About this course
Even at the best of times, essay assignments can be intimidating. WRR103 is designed to help students develop a toolkit for essay-writing in the humanities. Over the course of the term, we move from the sentence level to the paragraph and essay levels in order to equip students with a skill set that empowers them to engage in a wide variety of practical writing tasks. By focusing on the most pervasive general categories of writing (what rhetoricians call the “modes” of writing), WRR103 provides students with a rhetorical arsenal that can be applied to academic essays, scholarship applications, and creative writing.
What you’ll learn
Craft effective sentences, paragraphs, and essays.
Analyze models of critical analyses, narrative-descriptive essays, and argumentative essays.
Devise an outline and annotated bibliography.
Use the MLA style guide effectively.
Good to know
This is an introductory course open to all students.

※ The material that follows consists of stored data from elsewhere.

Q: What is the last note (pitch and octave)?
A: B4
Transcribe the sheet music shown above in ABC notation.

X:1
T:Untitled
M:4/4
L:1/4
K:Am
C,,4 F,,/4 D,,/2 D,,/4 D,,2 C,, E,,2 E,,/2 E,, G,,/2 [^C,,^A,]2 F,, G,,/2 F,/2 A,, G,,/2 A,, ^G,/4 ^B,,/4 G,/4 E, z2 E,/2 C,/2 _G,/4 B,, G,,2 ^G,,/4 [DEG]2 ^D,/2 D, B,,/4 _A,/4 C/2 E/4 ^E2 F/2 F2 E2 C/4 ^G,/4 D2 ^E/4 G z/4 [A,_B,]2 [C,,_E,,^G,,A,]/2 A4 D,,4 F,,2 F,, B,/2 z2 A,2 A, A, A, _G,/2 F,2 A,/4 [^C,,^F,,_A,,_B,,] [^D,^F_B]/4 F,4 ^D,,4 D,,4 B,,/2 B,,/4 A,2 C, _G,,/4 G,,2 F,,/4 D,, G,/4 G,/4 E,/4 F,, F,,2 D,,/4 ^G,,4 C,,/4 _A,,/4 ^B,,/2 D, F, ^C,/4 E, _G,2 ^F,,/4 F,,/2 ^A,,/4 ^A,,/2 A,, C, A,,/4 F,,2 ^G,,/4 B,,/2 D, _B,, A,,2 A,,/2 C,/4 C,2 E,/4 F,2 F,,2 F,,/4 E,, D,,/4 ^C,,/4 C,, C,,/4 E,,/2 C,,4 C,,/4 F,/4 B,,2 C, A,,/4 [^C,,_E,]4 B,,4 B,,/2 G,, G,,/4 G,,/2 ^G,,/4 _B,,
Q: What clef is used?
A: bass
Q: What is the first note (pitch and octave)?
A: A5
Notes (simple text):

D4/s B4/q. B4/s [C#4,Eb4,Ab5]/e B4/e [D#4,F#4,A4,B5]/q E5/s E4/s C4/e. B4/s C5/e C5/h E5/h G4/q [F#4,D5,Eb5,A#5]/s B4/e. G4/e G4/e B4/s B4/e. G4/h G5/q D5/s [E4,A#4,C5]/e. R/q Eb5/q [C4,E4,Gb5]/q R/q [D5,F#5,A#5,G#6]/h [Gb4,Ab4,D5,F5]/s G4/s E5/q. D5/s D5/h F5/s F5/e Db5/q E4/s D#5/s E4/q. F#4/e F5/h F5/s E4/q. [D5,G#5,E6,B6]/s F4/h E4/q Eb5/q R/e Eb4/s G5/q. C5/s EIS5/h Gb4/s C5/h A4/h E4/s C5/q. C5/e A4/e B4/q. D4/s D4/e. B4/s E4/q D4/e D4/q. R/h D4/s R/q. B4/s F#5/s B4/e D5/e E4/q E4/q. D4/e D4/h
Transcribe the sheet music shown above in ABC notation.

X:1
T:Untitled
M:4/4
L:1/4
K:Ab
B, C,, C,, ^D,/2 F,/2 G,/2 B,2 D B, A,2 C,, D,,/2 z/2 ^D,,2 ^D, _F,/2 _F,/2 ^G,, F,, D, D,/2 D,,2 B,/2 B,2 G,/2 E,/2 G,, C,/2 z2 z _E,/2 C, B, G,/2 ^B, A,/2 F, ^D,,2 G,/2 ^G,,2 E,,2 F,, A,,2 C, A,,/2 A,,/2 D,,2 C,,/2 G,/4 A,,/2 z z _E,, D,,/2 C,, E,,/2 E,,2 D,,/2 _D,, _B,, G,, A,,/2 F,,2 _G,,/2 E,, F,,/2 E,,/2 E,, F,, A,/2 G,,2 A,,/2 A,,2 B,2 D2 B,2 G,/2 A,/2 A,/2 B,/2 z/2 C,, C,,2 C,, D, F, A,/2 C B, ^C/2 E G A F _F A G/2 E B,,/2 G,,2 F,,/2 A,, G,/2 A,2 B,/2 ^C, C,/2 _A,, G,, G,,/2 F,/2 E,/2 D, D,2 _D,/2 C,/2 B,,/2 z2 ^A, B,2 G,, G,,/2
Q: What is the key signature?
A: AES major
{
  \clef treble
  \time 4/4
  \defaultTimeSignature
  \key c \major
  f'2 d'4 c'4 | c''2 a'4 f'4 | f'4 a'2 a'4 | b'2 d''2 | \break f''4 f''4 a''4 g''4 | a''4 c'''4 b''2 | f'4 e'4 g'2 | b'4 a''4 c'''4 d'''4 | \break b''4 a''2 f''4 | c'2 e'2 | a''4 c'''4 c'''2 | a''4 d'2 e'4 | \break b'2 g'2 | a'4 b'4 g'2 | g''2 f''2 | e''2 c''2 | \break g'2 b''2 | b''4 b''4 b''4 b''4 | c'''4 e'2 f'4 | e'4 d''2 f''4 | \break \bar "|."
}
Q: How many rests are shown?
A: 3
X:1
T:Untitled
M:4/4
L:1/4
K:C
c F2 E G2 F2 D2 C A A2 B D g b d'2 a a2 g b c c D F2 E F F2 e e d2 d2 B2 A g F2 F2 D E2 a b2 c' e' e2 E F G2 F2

No specific background in Writing & Rhetoric is required. There are three major writing assignments.
Daniel Adleman / Cynthia Messenger / Vikki Visvis / Andrea Williams
As someone who publishes essays, articles, and book reviews, I have long been fascinated with writing as both a practical skill and an art form. One of the first things I noticed when I began to teach writing at a post-secondary level is that we’re all so immersed in our communicative habits that it’s actually quite difficult to develop any critical distance from our habitual writing strategies. WRR103 is designed to help students cultivate some of that critical distance by studying relevant writing genres and learning how to make the most of constructive feedback.